Tech Recruiter Posts Sexist Ad for Ruby Dev - ritchiea
https://medium.com/p/d829e4a08a93

======
ritchiea
Not only did this guy, who works out of NYC post a tasteless ad, he insulted
the ruby email list afterwards. And sent personal threats to myself and at
least one other dev.

And if that's not bad enough he had previously called another dev a "fag" in
an exchange about recruiting:

[http://seldo.tumblr.com/post/10140794798/tech-recruitment-
ho...](http://seldo.tumblr.com/post/10140794798/tech-recruitment-how-not-to-
do-it)

His name is Beau Gould, don't recruit through this guy.

------
davelnewton
He's still emailing me after claiming to have blocked me.
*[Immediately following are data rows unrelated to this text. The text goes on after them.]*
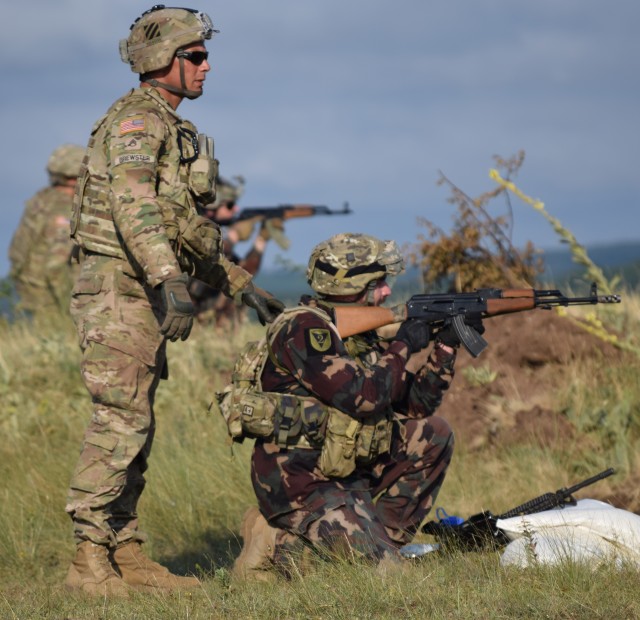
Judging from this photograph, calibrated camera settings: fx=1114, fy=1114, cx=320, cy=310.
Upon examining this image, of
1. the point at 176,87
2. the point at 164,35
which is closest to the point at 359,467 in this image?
the point at 176,87

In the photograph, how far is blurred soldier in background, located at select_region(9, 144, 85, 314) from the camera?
11.0m

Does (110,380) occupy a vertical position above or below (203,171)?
below

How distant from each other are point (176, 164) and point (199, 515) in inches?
102

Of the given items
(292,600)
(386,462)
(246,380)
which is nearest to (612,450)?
(386,462)

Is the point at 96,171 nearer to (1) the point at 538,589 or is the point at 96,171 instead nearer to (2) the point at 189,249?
(2) the point at 189,249

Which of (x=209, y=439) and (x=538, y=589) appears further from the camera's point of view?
(x=209, y=439)

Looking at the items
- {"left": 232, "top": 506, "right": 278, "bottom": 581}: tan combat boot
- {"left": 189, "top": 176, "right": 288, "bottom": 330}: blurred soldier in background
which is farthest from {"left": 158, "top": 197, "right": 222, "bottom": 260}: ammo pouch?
{"left": 189, "top": 176, "right": 288, "bottom": 330}: blurred soldier in background

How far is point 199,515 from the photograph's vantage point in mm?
6855

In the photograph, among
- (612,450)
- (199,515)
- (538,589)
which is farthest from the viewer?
(612,450)

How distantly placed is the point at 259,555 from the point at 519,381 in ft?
12.0

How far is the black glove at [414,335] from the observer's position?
5070 mm

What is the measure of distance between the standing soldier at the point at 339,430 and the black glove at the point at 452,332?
40mm

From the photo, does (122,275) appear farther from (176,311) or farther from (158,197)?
(176,311)

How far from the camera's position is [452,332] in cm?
516
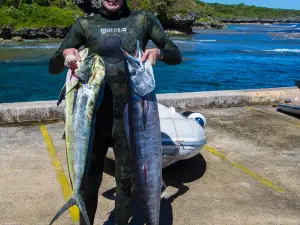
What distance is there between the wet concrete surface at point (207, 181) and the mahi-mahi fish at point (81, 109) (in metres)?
1.31

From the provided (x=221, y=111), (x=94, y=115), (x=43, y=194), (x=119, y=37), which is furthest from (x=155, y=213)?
(x=221, y=111)

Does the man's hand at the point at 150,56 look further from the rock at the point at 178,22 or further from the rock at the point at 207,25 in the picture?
the rock at the point at 207,25

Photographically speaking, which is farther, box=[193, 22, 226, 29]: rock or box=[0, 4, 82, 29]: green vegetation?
box=[193, 22, 226, 29]: rock

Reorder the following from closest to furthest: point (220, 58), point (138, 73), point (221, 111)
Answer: point (138, 73)
point (221, 111)
point (220, 58)

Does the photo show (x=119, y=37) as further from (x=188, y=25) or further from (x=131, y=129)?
(x=188, y=25)

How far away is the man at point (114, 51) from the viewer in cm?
330

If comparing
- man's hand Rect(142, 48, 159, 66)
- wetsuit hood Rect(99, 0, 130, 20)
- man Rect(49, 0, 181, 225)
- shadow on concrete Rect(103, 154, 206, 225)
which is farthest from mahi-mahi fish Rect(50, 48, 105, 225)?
shadow on concrete Rect(103, 154, 206, 225)

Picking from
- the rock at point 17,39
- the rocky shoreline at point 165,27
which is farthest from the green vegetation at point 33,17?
the rock at point 17,39

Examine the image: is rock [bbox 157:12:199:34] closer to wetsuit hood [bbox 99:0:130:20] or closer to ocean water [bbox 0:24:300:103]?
ocean water [bbox 0:24:300:103]

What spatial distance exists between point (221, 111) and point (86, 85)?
6.93m

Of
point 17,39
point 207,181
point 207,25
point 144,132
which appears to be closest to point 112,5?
point 144,132

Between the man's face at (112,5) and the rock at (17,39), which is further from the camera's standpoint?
the rock at (17,39)

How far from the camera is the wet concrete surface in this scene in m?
4.52

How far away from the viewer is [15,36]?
6109cm
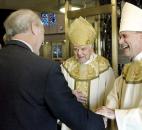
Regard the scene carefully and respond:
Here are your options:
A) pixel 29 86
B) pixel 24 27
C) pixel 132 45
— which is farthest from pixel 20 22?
pixel 132 45

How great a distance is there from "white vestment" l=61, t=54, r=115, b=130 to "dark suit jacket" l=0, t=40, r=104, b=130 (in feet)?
4.44

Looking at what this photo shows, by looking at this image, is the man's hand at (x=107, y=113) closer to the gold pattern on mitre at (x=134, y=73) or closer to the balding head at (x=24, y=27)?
the gold pattern on mitre at (x=134, y=73)

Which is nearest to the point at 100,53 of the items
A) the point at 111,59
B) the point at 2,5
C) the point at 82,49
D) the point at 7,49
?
the point at 111,59

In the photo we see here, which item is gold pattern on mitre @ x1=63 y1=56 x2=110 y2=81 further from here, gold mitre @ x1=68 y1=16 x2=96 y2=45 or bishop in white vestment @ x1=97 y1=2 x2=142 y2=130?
bishop in white vestment @ x1=97 y1=2 x2=142 y2=130

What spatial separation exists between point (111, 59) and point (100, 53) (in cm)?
18

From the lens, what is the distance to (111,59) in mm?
3398

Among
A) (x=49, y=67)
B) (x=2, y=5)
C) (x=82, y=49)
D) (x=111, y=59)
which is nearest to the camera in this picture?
(x=49, y=67)

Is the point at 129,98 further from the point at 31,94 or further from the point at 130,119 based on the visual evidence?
the point at 31,94

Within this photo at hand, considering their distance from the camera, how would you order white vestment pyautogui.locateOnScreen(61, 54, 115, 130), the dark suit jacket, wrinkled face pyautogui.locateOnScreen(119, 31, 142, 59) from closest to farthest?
the dark suit jacket, wrinkled face pyautogui.locateOnScreen(119, 31, 142, 59), white vestment pyautogui.locateOnScreen(61, 54, 115, 130)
I work a few blocks from his office, so I'll drop by.

------
piratebroadcast
Not only did he really fuck up and act like a douchebag, he then insults the
entire list and tells everyone "Don't tell me how to do my job." Seriously,
this guys career in recruiting is over. I wonder if he knows that yet.

------
informatimago
I see nothing wrong with this recruiter.

This is quite obviously exactly how ALL good programmers work:
[http://www.youtube.com/watch?v=zfy5dFhw3ik](http://www.youtube.com/watch?v=zfy5dFhw3ik)

I think he even had very good restrain, not mentionning the blowjob.